ENTERTAINMENT

Animation camp at FilmScene brings out kids' stories

Zach Berg
zberg@press-citizen.com

Some summer camps feature log cabins, canoes and lessons about the great outdoors. Summer camp at FilmScene is different — more creative, more animated.

This summer, FilmScene started its Animation Summer Camp, a camp held inside the downtown Iowa City movie theater that features two local animators teaching kids the fine, and fun, art of making animated movies. With two separate weeklong sessions, the camp aims to bridge the gap between the creative ambitions of youths and the animated features they see on the big screen.

Jack Moreland, 10, creates characters for a stop-motion video during a summer camp at FilmScene on Monday, June 27, 2016.

"I want to see what they're bringing to the art form. I want to see them tell their own stories," said Mark Jones, one of the two lead teachers for the camp. "I know they're going to teach me some things with their creativity."

The camp has five stations — for shadow puppet animation, hand-drawn cartoons, stop-motion clay animation, video game graphics, and animations of the students themselves — each featuring iPads and software specifically made for stop-motion animation, Jones said.

Students work on a stop-motion video during a summer camp at FilmScene on Monday, June 27, 2016.

At the end of each week is a screening of students' work on a theater screen at FilmScene, and campers also get a digital copy of their work. (The camp held last week was targeted to fifth- and sixth-graders, and a camp set for July 11 to 15 is intended for seventh- and eighth-graders.)

Olivia Hendrickson, 11, left, and Julie Drum, 11, create a background set for their stop-motion video during a summer camp at FilmScene on Monday, June 27, 2016.

The summer camp is led by two teachers with experience teaching art in the Iowa City Community School District. Jones taught for seven years as a K-12 arts teacher, and his fellow summer camp instructor Buffy Quintero is teaching art at Longfellow and Lucas elementary schools.

Quintero and Jones were asked to teach for the camp by FilmScene's education committee chairman, Kembrew McLeod, who had been planning a FilmScene summer camp event since late last year. Once he and his son, Alasdair Nugent-McLeod, discovered a stop-motion app for iPad and made a movie featuring toy dinosaurs fighting each other, McLeod knew he had the basis of an animation summer camp.

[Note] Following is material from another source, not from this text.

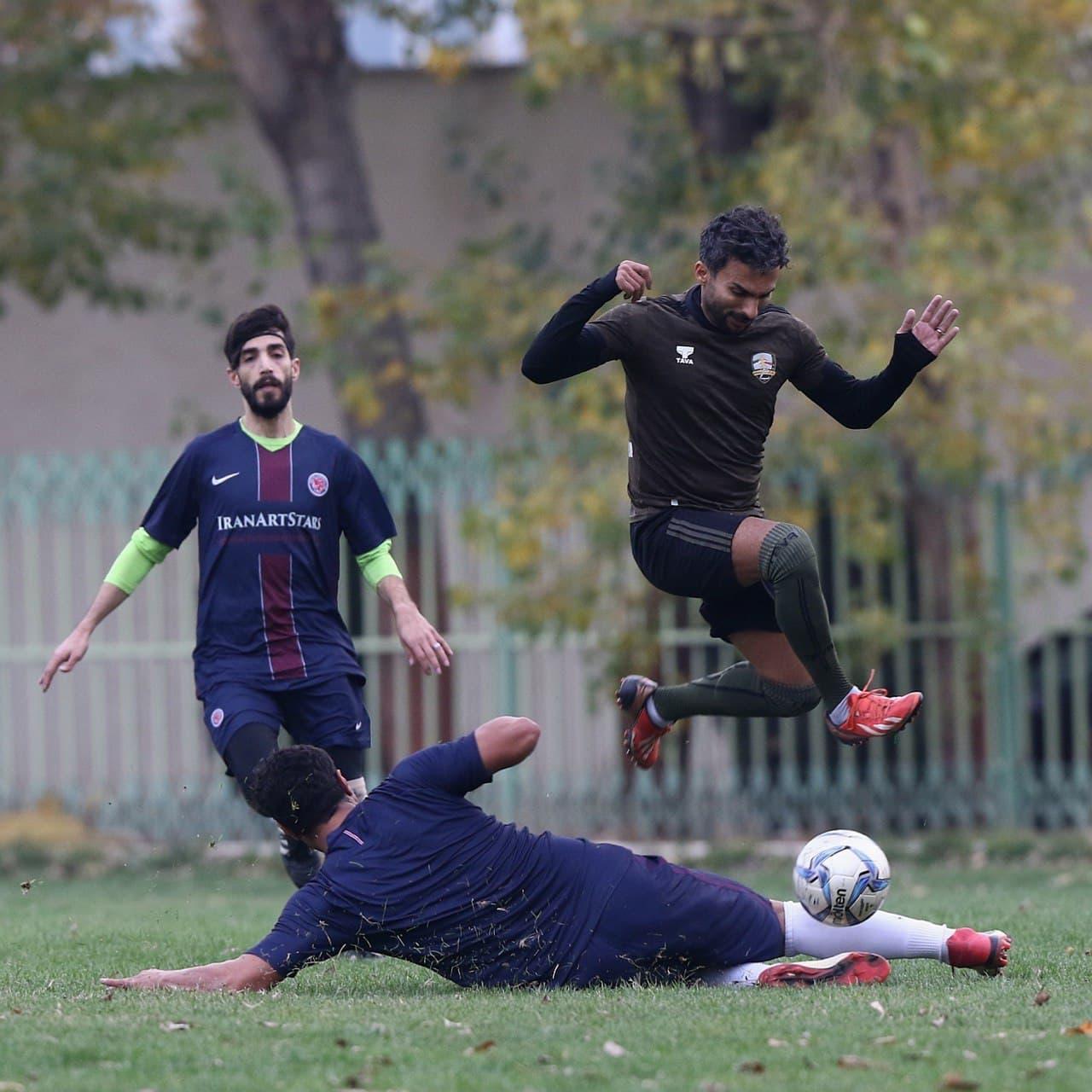 مصدومیت سنگین مجری برنامه فوتبال برتر به دست پیشکسوت متعصب استقلال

"With the iPad, the kids can take high-definition photos and even make movies without needing adults to edit it. That's huge for kids," McLeod said.

Noting that the summer camp has already been a "huge success," McLeod said they plan to expand the animation summer camp to more sessions next summer. FilmScene is working to establish after-school programs for students soon. Registration is closed for this year's camps, which are already at capacity.

Quintero said the opportunity to teach kids how to animate over a long, concentrated time during summer was something she couldn't turn down.

"It just sounded like an amazing experience, to focus so much on art and really dig deep into animation," she said.

Jones, now a full-time freelance artist, hosts workshops dedicated to showing teachers how to establish animation curriculum in schools, and Quintero said teaching an animation-based summer camp is a more immersive progression from what they have taught in the past.

Jack Kelley, 10, helps set up a background for a stop-motion video during a summer camp at FilmScene on Monday, June 27, 2016.

"This concentrated time of teaching animation, it helps them so much in bringing their own creativity to life and learn the joy of creativity," Quintero said. "We hope we will instill in these students that love of creativity."

Though Jones said he was encouraged by the ICCSD to teach students about animation, teaching art to kids during school hours can be time-consuming. Jones said an average class will get 40 minutes of creativity time in between setting up and cleaning up art supplies. This five-day camp allows for a "deep dive" of creativity, Jones said, that will hopefully foster the students' love for creating and animating. 

"I think kids, and adults, are interested in animation because it's kind of the closest to magic you can get: I draw it and that drawing dances around," Jones said. "These students are coming here directly because they have an interest in animation. That's exciting to me."